• **What you are asked to do**
A single stretch of the material below is to be transcribed exactly, starting at the line with "Die libanesische Küche. 100 Rezepte." and ending after the line with "56 COLLATERAL SOURCE".
····················
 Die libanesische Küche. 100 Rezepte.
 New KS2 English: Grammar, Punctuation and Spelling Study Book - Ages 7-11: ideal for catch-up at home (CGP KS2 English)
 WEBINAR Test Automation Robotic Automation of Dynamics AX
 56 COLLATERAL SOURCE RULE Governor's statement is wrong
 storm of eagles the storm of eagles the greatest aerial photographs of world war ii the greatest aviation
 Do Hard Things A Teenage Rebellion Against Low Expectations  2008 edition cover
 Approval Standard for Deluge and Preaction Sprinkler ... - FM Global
····················
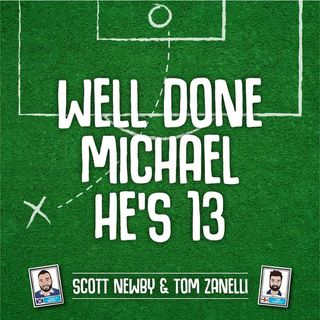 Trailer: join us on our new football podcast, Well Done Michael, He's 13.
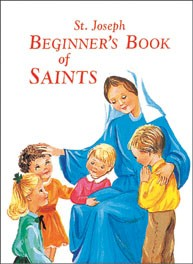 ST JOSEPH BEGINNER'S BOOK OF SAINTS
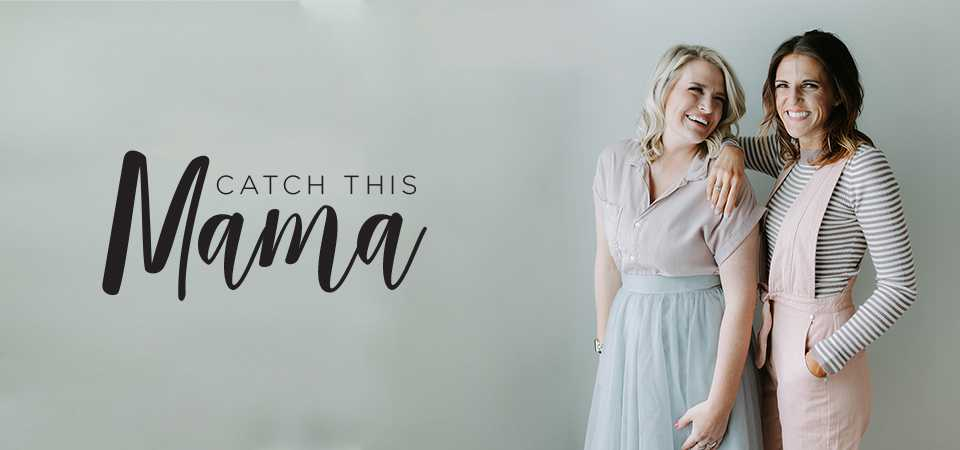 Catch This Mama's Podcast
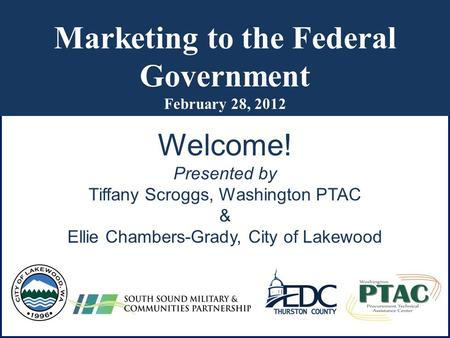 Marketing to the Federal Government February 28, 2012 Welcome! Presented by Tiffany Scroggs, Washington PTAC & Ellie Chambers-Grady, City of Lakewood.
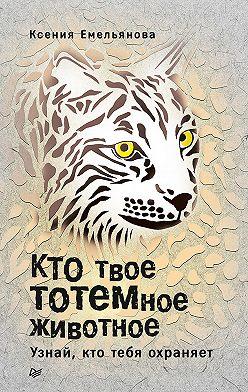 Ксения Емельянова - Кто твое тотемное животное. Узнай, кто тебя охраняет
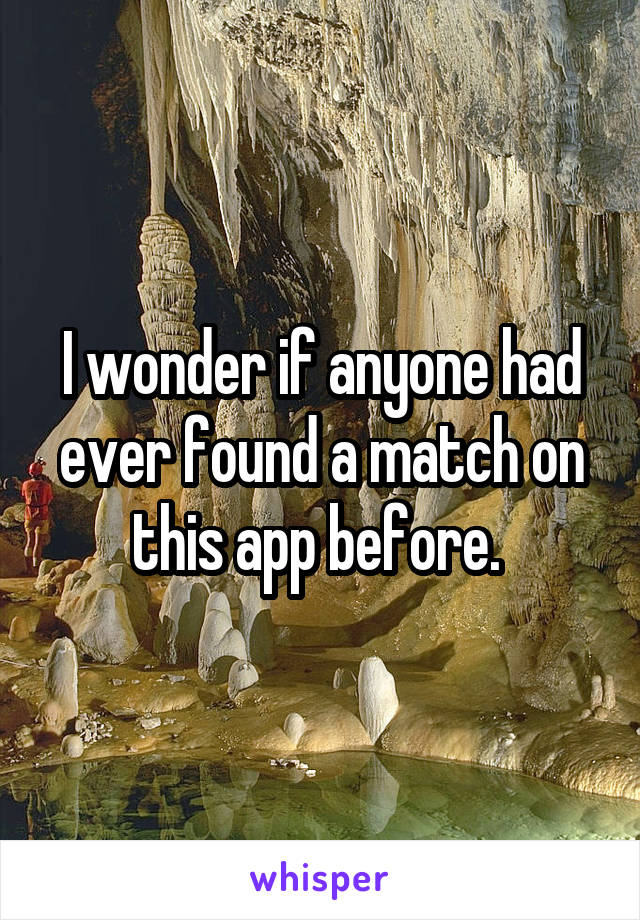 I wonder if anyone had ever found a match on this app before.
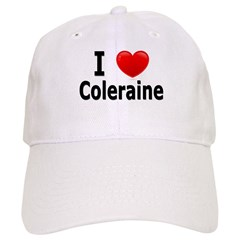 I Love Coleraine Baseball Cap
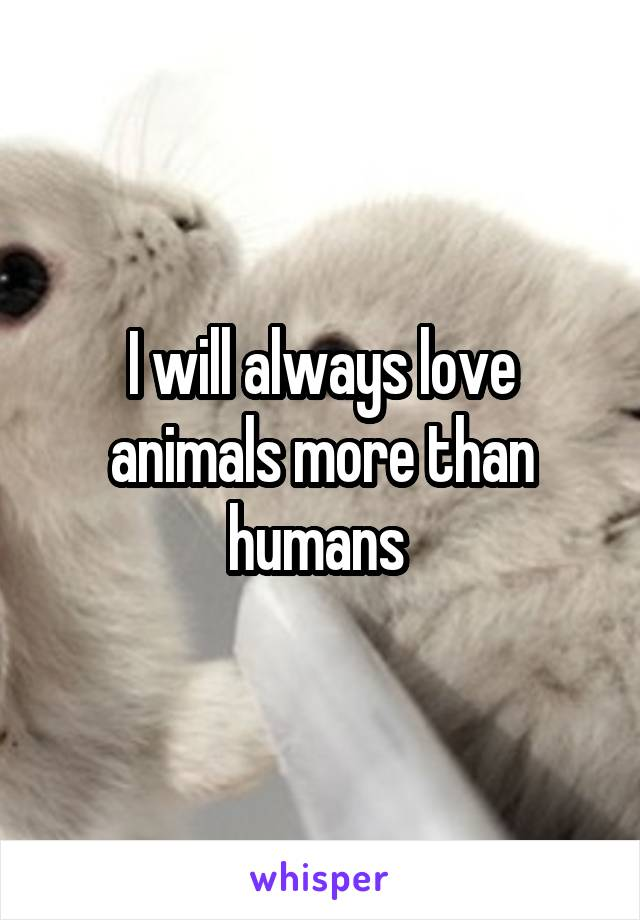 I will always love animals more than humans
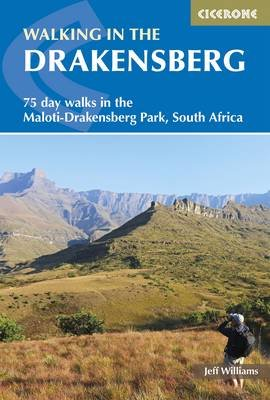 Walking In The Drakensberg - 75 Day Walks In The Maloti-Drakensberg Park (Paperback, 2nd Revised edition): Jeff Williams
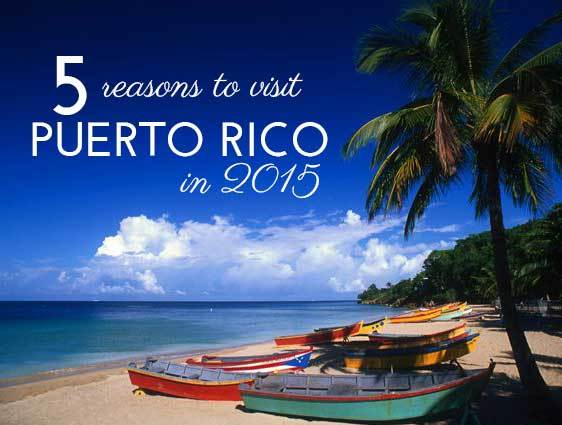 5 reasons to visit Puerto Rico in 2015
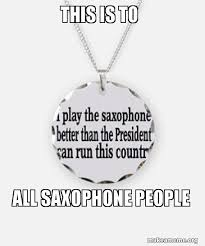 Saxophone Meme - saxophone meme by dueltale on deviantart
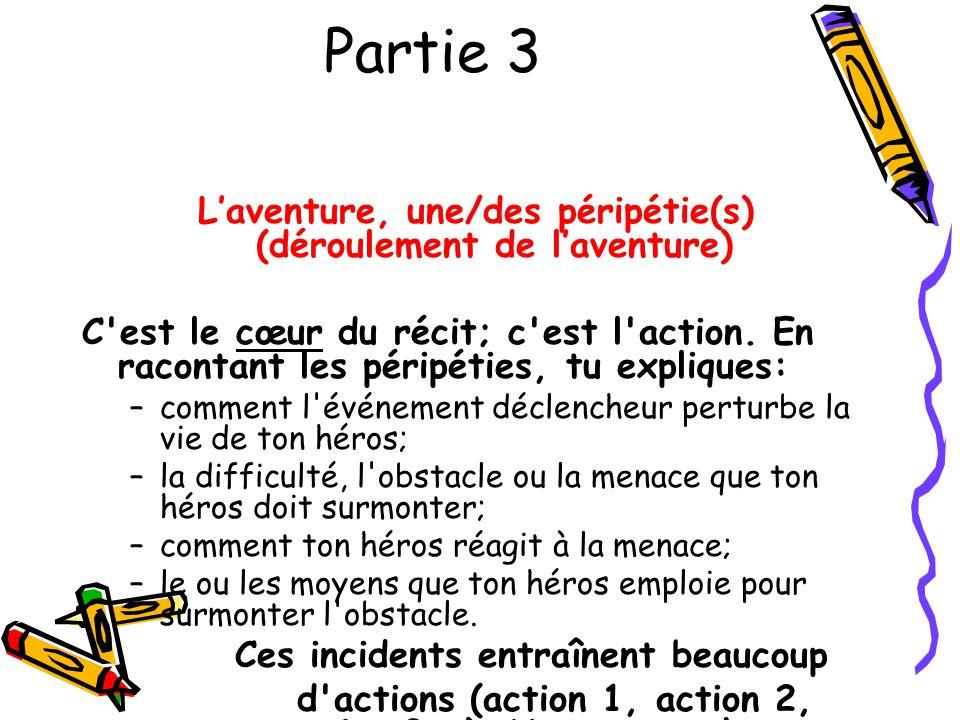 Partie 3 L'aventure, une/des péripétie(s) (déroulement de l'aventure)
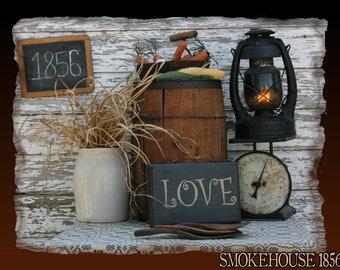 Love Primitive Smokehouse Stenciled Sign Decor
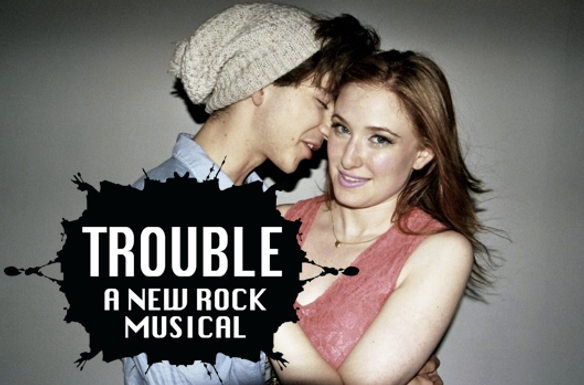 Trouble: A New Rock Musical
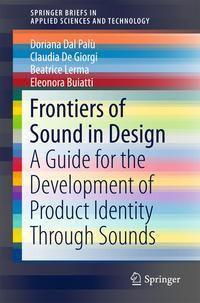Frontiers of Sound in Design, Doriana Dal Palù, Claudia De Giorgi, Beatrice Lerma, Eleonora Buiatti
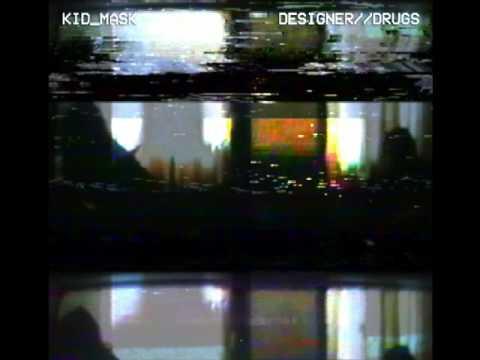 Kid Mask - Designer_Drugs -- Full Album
····················
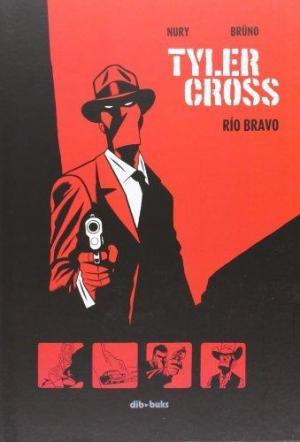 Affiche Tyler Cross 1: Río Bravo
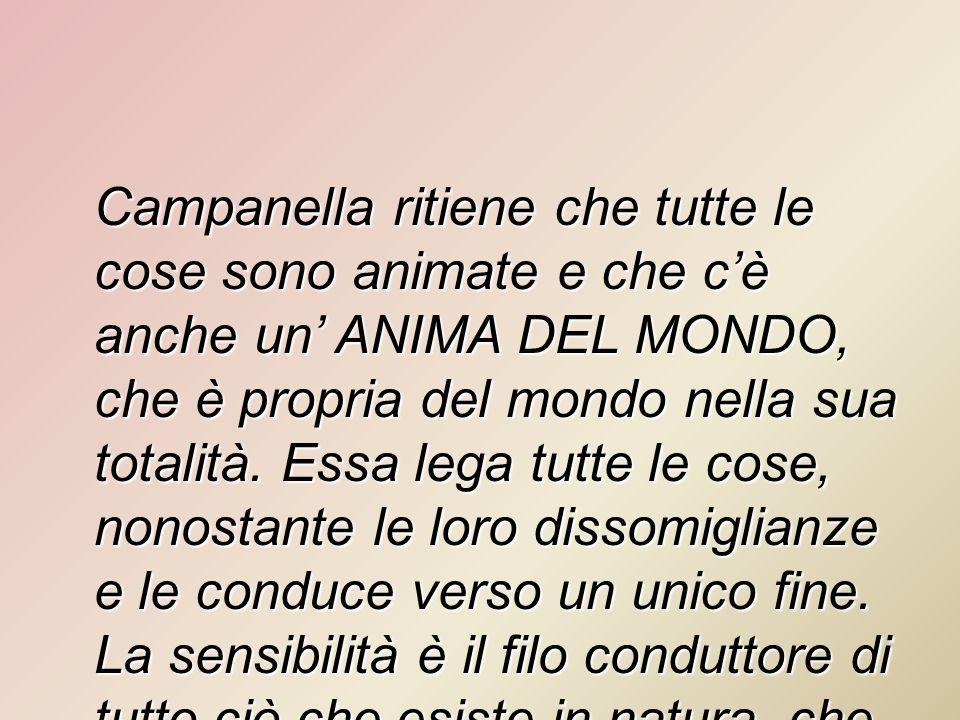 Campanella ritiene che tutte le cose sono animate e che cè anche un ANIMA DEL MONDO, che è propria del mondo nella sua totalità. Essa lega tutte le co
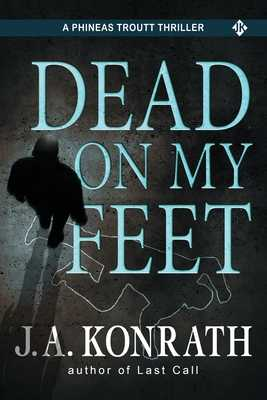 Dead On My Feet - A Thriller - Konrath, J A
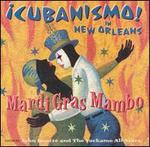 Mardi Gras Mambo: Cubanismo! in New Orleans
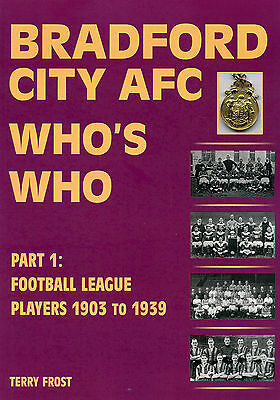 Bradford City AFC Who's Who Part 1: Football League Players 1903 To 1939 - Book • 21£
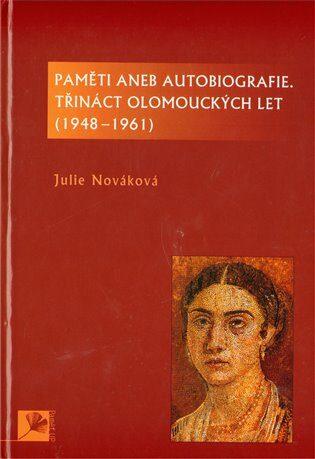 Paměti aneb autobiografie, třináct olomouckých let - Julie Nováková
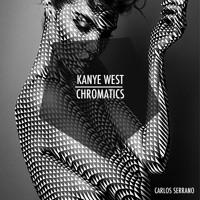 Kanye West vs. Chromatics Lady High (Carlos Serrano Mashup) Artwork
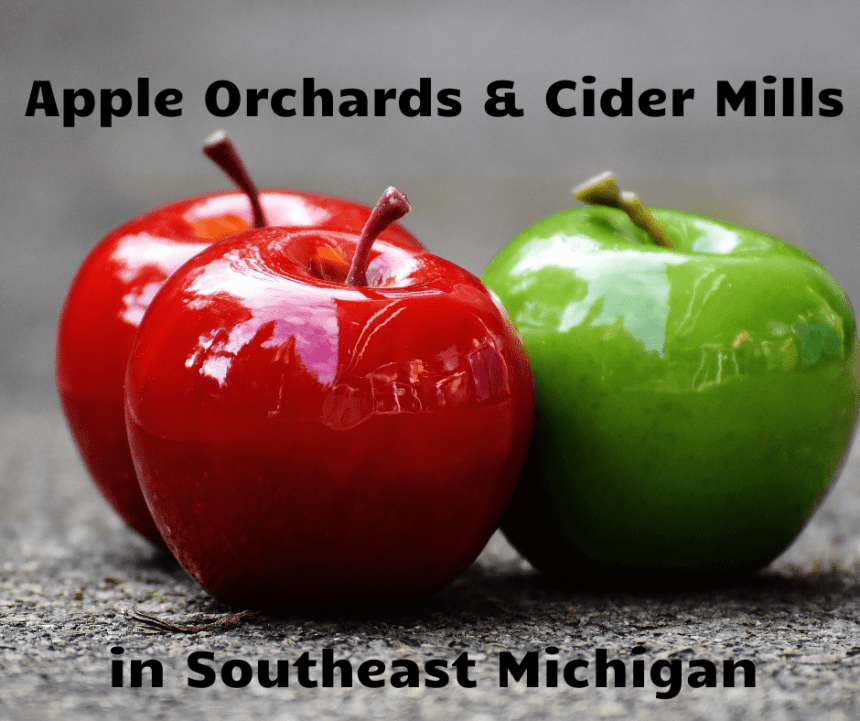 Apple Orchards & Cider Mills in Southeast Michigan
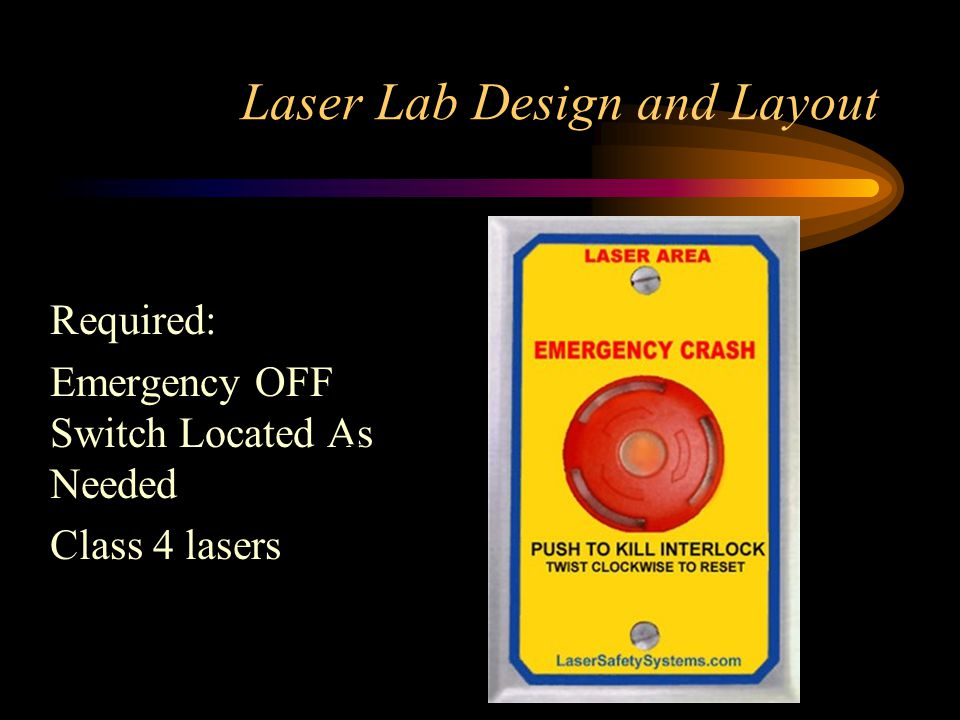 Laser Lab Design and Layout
····················
• **Output for this exercise**
 Die libanesische Küche. 100 Rezepte.
 New KS2 English: Grammar, Punctuation and Spelling Study Book - Ages 7-11: ideal for catch-up at home (CGP KS2 English)
 WEBINAR Test Automation Robotic Automation of Dynamics AX
 56 COLLATERAL SOURCE RULE Governor's statement is wrong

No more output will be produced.